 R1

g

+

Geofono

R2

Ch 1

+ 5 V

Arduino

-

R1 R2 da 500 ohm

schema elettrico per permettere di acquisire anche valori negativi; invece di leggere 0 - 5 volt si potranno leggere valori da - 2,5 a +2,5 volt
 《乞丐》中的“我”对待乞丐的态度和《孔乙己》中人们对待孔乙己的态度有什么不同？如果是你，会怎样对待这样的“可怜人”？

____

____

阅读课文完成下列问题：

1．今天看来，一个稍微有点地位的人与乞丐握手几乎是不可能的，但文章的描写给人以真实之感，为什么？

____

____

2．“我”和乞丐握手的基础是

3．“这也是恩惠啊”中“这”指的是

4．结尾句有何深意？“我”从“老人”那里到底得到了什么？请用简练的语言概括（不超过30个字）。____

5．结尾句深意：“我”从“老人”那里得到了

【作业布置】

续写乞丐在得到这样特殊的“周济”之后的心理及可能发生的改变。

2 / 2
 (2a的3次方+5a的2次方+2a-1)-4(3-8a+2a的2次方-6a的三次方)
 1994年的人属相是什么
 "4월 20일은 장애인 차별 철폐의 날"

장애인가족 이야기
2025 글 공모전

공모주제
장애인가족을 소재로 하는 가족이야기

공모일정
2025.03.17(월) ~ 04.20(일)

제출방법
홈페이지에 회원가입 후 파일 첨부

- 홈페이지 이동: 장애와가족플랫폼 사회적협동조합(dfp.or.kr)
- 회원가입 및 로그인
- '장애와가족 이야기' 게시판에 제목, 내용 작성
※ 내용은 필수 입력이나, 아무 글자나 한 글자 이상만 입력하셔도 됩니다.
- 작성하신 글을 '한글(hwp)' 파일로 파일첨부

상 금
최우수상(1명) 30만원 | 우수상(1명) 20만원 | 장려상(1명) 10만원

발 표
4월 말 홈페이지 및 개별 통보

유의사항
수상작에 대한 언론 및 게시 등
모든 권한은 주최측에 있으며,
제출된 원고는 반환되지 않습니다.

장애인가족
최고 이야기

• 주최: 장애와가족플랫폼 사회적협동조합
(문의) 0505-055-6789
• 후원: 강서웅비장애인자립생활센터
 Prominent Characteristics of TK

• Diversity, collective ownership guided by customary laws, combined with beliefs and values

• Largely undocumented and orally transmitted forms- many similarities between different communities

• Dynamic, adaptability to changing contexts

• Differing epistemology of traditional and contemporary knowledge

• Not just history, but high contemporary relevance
··········
Go over the records above and tally the lines with the word "장애와가족플랫폼" in them. Give the number alone.

2